The Guardian reports that:
A group of BA flight attendants is claiming that the removal of discounted travel from strikers discriminates indirectly against employees based in Scotland, Ireland and mainland Europe who use the scheme to commute to and from Heathrow airport. The group, called Crew Defence, is representing 75 employees who are lodging cases with an employment tribunal in Reading and plan to sue for compensation if their claim is upheld.
This is a bold claim, but it may be successful in crossing the first hurdle of showing that BA are applying a provision, criteria or practice which is applied equally but puts (for example) Scottish people at a disadvantage. It would then be for BA to show that the treatment is justified. Much will depend on the nature and context of the scheme and its removal. To use an example, if a factory in Carlisle provides a free employee bus from Kendal, can a wannabe employee in Dumfries make a complaint?
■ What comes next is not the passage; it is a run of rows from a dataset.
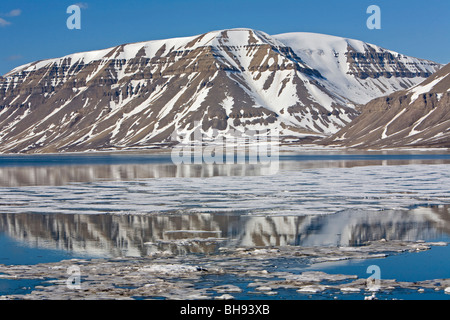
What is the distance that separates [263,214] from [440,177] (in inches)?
1150

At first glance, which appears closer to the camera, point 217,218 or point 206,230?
point 206,230

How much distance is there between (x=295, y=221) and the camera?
33.5 m

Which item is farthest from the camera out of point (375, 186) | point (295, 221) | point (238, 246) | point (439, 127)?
point (439, 127)

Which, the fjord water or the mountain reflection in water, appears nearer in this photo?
the fjord water

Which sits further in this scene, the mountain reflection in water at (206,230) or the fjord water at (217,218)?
the mountain reflection in water at (206,230)

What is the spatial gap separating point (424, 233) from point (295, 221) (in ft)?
22.9

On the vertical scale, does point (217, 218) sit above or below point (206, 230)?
above

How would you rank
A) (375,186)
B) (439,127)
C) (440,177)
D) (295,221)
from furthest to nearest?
(439,127) → (440,177) → (375,186) → (295,221)

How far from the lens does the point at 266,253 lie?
976 inches
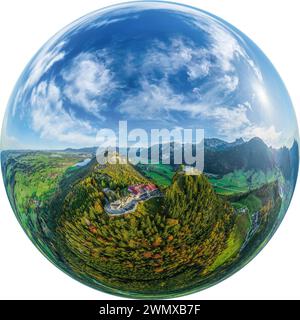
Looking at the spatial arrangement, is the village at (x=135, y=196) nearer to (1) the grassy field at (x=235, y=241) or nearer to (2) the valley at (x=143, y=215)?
(2) the valley at (x=143, y=215)

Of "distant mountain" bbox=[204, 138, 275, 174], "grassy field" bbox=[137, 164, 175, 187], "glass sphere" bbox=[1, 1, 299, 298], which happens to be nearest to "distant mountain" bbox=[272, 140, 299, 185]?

The employer is likely to agree that its practice of failing to provide a bus from Dumfries affects far more Scottish people than English, but would argue that it has a legitimate objective (attracting and retaining employees), and it is proportionate to achieve that objective by providing that one bus from Kendal. The employer might well claim, if it is small, that it can only afford the one bus and clearly that bus will either set off in England or set off in Scotland. That itself could constitute justification, but would be bolstered by a rational explanation of why Kendal was chosen in the first place.